Sunday, March 29, 2009

Lost and Found

...mostly lost.

Yesterday I lost my wallet. I might have lost it in a taxi, or it might have been stolen from me in church (I am not lost on the irony however), but either way it's gone. Money can be replaced, the cards can be replaced over time, but I kept a lot of sentimental things in there that I'm afraid I'll never get back. So, I'm going to list these sentimental things here and why they are so, in case I forget.

Ich bin Geleibt - I am loved (in German) pin: I gave these out during our run of Cabaret at PAI. I'd all but forgotten about it, when I read that Dom used to have that pin on her, and it would remind her that she is loved as well. I put it in my wallet, to remember that I am loved, and to remember all the love I have for others.

Lost:

Dom's Prayer Card - Dominique passed away May 13th 2007. I put her prayer card in my wallet to remember her, but also what her passing stood for, for me, in my mind. We weren't there for her, she needed us, and we weren't there. I know there's nothing I could have done, but there is something I can do: make sure it never happens again. It reminds me to let people know how much I care for them, that I am thinking about them, and I am glad they're here. It reminds me that I have to be strong, that I have to help keep a group of people together even when we drift so far apart. And finally it reminds me to love myself, the way I am, because I am beautiful.

London Tube Map and Oyster Card - I put this in here when I was in London for a few days in the summer of 2007, before I went to Ireland. I carried them around with me everywhere like a child, just in case I was going to London unexpectedly. I didn't care that it was stupid or pointless. I love that city. I love everything about that city. I loved the semester I spent there. It shaped a lot of my adult life, insomuch as I screwed up so many times in London that it helped me learn how to get it right when I got back.

A Ticket to See Riverdance - I went to see Riverdance when I spent a month in Ireland. While I was there, I sort of hated it - the weather was the worst weather I had ever experienced. But I had so much fun with the people, and I learned a lot in class. It reminded me I want to go back, and travel around that funny, quirky island some more.

My University ID - I'm very upset about this. I was planning on using this ID anytime I wanted to rush a Broadway show. I still look like the picture, and could probably pass as a college student for my $26.50 ticket. Even though I'm a contributing member of society, I don't have $115 to spend on one ticket to one show. Or if I did, you better be damn sure it's my favorite.

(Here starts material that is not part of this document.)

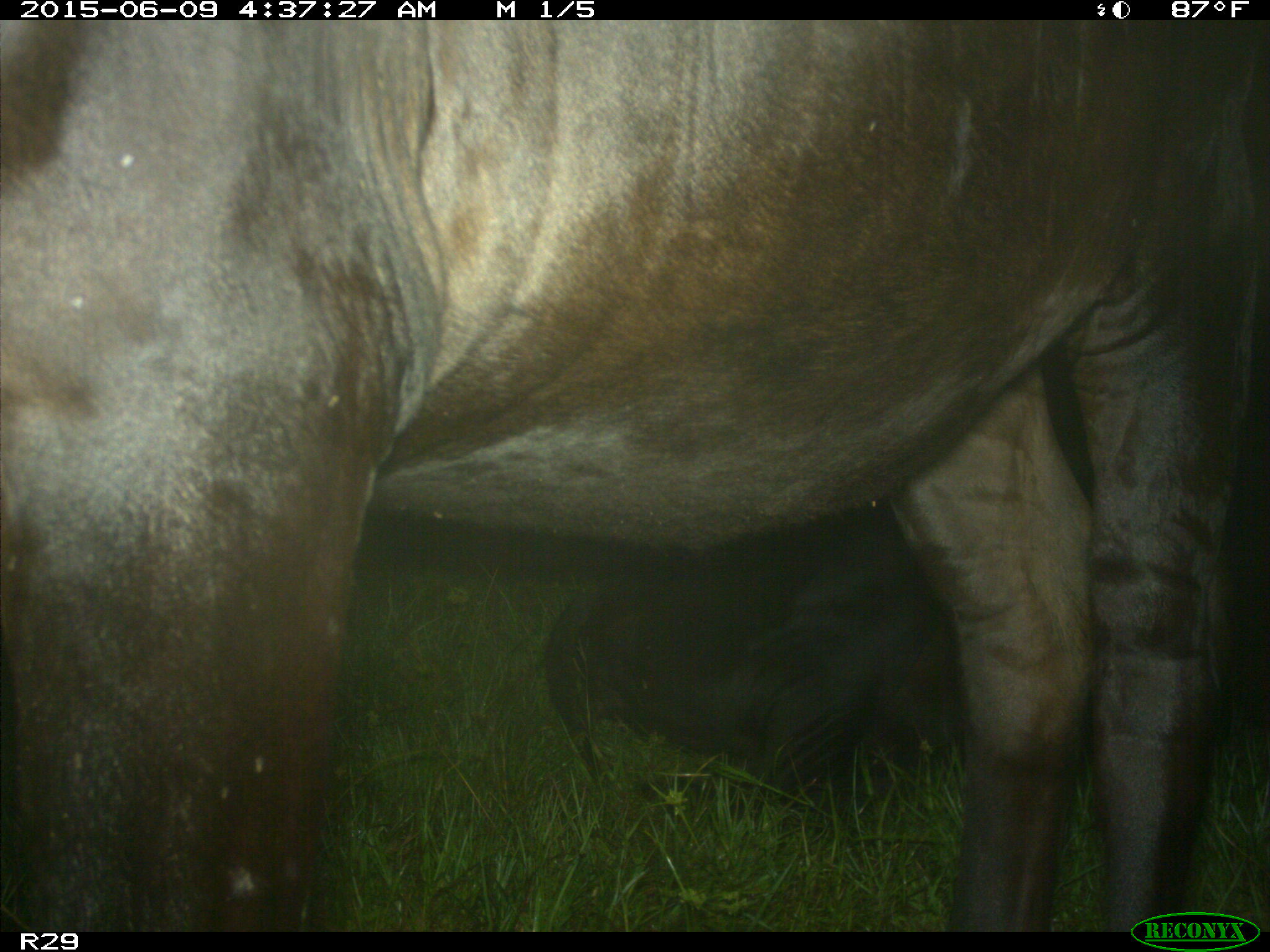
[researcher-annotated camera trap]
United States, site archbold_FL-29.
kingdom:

Assorted Business Cards - A Class Act Auto Shop: The best body shop I went to in Philly. These guys were awesome, never cheated me, and treated Rhonda like she was a princess. The Elephant and Castle: A restaurant in Dublin, delicious fucking breakfast. The business card of this random man Sarah and I met when we went for dollar margaritas at a restaurant in Savannah. I don't remember his name or what he did, but he was drunk and it was funny.

And Found:

As I was compiling this list, I realized that these are all things that are from outside my home. Except for PAI, but PAI floats in another time-space continuum wherein it is everywhere and everyone's home. But I realized these are all things from my travels, because two important and wonderful people are missing from these memories, and then I realized I've never traveled with them. I have so many memories of these two wonderful people, I don't need something physical to remind me. Granted my travels are finite, while my time with my two best friends is (hopefully) infinite. And then I thought, at first when I had Dom's prayer card in my wallet, I would look at it, and think about her all the time. But time passes, and those feelings of grief inevitably lessen, and I would think about her less and less when I opened my wallet - but I found myself thinking about her more and more at other times. The London Tube Map and Oyster Card can be replaced the next time I travel to London, because what they really remind me of is that there is always a next time I will travel to London. I don't need a piece of paper or plastic to remind me of that, I know it in my heart.

I do wish I had my Ich Bin Geleibt pin, because sometimes it's hard to remember you're loved. It's always harder to remember those true and good things than the petty, small, evil things that enter our heads. But really, that pin was just a reminder of something I know in my heart - I am loved, and I deserve that love. Sometimes I forget that, but those times are so black that no pin could bring me back, only I could bring myself back.

And that's what I have. I have myself. I am a vessel filled with memories, with longing, with hope, with love. My wallet was the representation of those memories, that longing, hope, and love. But those things aren't real, they're idols. I am real. I am not the representation of longing, I am longing. I am not the representation of hope, I am hope. I am not the representation of love, I am the product of love. I am found.

1 comment:

ChazD said...

Mary Rose,
Lovely story. You have created your lost items in a more secure place - your heart and the hearts of those who love you.